Through this dark spell, the Celtics remain optimistic.
The last few weeks have been bleak. Marred by injuries, poor effort, and underwhelming performances, the Boston Celtics have suffered through an 11-game stretch more fit for the Minnesota Timberwolves than one of the NBA’s elite. The 4-7 drought that has followed Boston’s gutsy Christmas-Day performance in Orlando has even left some declaring the Celtics window of opportunity closed.
Count the Celtics unconvinced.
“I’m not worried about it at all, man,” said Rasheed Wallace, “because each team in this league goes through some pitfalls at some point during the season. No one has a perfect season where everything goes right for them on defense or offense.
“It’s not like that. You know you’re going to have some pitfalls and some trials and tribulations throughout the season. But the key of a good team is [to] focus on the main goal and make it better.”

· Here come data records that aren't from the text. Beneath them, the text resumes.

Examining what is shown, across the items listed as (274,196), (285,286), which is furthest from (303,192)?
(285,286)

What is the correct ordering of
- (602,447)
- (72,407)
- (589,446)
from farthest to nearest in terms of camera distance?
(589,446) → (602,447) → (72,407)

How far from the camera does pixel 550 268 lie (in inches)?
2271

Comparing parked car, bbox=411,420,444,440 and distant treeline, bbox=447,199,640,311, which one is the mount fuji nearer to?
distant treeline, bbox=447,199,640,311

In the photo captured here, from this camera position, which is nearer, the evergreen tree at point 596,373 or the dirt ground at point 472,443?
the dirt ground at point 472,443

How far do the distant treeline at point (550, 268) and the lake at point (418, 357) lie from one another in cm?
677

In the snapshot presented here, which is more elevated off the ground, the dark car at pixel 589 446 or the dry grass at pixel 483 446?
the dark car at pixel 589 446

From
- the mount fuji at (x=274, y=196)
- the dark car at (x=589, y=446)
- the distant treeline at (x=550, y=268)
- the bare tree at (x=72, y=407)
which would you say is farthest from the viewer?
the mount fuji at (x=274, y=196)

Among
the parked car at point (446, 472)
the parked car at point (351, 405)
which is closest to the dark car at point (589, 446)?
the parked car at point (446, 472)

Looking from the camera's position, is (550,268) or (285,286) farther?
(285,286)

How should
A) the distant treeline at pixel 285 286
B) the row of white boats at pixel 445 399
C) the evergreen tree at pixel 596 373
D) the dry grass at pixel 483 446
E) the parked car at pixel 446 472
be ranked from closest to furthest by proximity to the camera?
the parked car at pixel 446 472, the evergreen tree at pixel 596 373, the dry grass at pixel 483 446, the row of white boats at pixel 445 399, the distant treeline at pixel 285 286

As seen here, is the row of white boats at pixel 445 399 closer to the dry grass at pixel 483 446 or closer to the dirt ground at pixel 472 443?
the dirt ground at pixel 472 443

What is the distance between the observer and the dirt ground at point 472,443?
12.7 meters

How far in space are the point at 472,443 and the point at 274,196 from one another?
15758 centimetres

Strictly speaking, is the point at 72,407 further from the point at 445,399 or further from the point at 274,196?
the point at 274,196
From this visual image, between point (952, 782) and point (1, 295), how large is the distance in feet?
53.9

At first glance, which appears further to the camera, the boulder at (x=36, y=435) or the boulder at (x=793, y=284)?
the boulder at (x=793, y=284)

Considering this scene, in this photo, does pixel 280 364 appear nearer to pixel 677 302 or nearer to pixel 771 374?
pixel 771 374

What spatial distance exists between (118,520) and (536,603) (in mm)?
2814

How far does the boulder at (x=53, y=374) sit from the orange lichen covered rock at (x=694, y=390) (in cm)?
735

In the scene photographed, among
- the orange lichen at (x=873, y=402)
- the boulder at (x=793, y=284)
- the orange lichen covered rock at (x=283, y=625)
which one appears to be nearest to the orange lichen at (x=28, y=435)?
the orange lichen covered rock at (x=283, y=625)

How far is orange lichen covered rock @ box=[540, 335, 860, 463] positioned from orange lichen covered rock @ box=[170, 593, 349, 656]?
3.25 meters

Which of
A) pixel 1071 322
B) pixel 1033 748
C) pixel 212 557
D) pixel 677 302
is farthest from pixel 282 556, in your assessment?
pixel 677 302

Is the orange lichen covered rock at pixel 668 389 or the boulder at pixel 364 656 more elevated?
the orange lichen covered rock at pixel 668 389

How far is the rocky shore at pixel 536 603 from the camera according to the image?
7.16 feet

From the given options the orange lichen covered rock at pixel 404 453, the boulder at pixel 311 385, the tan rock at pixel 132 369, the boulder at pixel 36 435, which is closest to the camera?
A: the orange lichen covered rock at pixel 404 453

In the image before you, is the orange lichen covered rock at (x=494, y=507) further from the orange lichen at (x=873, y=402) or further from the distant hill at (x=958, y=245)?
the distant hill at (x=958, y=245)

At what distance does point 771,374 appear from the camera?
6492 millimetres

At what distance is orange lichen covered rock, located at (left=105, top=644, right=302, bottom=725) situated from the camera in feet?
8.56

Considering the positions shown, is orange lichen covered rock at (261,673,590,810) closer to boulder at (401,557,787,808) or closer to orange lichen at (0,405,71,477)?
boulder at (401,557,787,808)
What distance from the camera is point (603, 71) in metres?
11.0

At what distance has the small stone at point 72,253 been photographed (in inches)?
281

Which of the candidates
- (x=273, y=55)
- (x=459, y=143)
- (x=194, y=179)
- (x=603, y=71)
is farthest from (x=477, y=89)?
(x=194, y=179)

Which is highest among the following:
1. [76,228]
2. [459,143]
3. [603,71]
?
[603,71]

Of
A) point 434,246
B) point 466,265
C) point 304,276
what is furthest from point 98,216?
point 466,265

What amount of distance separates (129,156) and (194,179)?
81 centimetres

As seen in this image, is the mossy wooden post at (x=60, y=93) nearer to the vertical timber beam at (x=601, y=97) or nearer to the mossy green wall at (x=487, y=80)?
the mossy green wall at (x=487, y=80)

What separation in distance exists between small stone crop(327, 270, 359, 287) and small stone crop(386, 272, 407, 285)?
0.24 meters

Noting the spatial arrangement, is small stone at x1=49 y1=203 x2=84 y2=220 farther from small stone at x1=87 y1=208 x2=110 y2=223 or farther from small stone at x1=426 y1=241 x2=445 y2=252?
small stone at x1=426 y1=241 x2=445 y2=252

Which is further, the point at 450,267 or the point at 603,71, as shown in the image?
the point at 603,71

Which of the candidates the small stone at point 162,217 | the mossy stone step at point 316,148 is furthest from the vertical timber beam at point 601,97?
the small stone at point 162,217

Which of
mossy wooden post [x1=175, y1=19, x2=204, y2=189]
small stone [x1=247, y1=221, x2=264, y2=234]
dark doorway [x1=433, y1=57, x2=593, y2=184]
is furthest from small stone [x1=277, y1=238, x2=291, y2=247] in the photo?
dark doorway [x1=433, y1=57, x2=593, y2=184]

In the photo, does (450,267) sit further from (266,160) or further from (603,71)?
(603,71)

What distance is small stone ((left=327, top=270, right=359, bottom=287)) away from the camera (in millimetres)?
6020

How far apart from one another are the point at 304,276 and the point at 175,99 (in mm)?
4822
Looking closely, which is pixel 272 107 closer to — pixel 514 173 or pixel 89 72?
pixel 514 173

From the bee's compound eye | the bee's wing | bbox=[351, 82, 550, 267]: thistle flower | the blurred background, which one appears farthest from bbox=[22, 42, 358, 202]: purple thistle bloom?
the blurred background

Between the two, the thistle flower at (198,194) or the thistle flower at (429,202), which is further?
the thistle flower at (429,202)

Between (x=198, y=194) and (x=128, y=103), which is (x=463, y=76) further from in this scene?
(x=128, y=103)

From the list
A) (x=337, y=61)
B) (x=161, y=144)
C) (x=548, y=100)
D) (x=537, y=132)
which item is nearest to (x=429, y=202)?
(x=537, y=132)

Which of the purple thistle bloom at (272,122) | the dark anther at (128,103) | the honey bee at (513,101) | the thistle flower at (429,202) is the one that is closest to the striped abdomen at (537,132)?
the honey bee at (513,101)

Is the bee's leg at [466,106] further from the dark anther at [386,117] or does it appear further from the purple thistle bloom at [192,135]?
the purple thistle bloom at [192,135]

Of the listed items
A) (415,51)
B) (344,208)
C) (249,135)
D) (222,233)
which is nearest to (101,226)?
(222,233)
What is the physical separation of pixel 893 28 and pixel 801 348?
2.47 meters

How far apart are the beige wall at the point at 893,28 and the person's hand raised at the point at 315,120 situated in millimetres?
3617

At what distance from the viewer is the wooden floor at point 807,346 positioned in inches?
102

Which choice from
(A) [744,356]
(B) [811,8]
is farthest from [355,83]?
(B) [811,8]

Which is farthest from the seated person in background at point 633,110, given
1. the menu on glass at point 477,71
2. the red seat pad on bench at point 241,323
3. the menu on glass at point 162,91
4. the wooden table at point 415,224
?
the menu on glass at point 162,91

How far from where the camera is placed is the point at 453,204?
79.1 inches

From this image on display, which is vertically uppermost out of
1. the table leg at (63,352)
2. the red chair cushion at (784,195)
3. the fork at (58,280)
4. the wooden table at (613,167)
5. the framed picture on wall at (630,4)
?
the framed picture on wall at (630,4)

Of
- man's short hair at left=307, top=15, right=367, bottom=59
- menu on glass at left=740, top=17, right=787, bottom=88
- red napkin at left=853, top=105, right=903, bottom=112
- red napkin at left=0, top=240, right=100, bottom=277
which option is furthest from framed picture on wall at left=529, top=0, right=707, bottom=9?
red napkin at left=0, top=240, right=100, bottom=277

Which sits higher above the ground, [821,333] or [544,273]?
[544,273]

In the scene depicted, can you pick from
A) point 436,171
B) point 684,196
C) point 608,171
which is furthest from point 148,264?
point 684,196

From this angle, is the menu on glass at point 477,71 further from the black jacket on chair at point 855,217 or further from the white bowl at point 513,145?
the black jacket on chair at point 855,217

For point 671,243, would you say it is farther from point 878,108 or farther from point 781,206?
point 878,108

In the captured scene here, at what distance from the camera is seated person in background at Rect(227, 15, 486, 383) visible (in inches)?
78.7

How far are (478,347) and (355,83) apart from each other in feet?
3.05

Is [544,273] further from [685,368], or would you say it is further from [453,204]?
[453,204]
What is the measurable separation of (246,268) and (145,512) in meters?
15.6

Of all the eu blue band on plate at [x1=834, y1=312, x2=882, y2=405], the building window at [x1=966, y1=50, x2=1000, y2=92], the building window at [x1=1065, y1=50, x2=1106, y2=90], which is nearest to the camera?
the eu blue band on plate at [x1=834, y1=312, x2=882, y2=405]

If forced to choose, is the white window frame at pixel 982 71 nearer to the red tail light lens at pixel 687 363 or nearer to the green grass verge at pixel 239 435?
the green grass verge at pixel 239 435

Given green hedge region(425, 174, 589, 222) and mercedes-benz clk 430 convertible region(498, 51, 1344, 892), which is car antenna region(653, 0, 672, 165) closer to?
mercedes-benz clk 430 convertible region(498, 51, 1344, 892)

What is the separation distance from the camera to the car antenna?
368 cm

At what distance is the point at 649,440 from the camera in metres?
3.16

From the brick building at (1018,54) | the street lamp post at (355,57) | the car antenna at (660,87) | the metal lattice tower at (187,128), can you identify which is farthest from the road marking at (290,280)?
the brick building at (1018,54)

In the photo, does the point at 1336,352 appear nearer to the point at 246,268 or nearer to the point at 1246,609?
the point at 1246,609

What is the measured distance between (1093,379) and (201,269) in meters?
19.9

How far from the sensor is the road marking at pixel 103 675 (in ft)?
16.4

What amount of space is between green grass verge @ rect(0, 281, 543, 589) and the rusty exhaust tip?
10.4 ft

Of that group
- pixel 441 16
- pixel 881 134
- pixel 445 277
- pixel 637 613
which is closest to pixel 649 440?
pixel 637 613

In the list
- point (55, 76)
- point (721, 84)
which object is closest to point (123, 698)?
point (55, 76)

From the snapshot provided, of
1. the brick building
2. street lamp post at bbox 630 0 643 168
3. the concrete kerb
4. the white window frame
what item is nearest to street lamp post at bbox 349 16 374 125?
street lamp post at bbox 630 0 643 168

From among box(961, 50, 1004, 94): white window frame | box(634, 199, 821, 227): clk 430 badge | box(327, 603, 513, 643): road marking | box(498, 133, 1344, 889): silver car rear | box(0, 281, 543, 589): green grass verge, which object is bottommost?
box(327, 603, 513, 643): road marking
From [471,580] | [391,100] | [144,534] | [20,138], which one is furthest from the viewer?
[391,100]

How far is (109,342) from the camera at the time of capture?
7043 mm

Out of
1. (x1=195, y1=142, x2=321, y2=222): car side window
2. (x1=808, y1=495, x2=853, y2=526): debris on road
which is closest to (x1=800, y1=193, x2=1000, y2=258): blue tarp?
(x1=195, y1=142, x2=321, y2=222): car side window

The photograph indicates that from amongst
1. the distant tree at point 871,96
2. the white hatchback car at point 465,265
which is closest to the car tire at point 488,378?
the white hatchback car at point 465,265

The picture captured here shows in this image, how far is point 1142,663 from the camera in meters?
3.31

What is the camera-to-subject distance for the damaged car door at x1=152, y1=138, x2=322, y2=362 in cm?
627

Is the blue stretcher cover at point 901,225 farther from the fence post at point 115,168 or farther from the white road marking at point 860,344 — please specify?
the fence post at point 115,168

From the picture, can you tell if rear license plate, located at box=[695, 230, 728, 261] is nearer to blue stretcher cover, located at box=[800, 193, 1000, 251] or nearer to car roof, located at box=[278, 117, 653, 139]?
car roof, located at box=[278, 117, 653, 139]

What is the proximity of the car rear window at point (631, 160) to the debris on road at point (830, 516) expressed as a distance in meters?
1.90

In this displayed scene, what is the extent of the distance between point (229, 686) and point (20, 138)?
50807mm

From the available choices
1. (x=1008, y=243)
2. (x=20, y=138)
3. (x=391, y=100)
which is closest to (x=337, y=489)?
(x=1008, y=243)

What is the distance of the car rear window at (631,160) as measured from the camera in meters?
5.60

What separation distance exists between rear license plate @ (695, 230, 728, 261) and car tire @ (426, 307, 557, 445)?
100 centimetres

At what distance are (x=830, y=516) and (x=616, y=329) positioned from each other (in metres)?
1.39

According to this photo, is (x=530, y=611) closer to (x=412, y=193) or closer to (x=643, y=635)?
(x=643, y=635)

For the Celtics, the main goal is to win an NBA championship. Anything else, and this season will be considered a failure.
As it is right now, the Celtics aren’t ready to compete for the Larry O’Brien Trophy. With three home losses in a row, they’re playing more like a team destined for an early-round playoff exit.
One could blame some of their struggles on the absence of Kevin Garnett, but they’ve had success without him in the past, and now shouldn’t be any different.
“We’ve been without Kevin; we won games last year,” said Paul Pierce. “That’s not an excuse.”
While Garnett’s return will likely help solve — or at least hide — the problems, Boston needs more than the Big Ticket; it needs focus.
That focus hasn’t been there in recent losses, but Ray Allen believes this bump in the road — extended though it may be — will only help the Celtics in the long run.
“Kevin’s been out, Paul’s been out, Sheed’s been out little bit,” Allen said. “I think, for the long run, that’s ultimately what’s the better thing for this team. I think we’re building a lot of resilience.”
Allen noted that everything a team experiences helps shape it as the season goes on.
“Losing [three games] to Atlanta in the first round of the  playoffs, I think it helped us in Detroit later on in the playoffs.
“You know, those things, we don’t forget. Those are lessons that we learn throughout the course of the season.”
Lessons that will ultimately make Boston a better team. Even if, right now, it’s hard to see the benefits of losing seven games in just 24 games.
“When we get into March, and April, and then May, we think about everything that we went through,” Allen said.
“Our bodies still remember it. You remember those things, and it does help you push forward and deal with the circumstances that are in front of you.”
To Allen, one thing stands out as what the Celtics need to change.
“Consistency in what we’re doing is the ultimate objective.”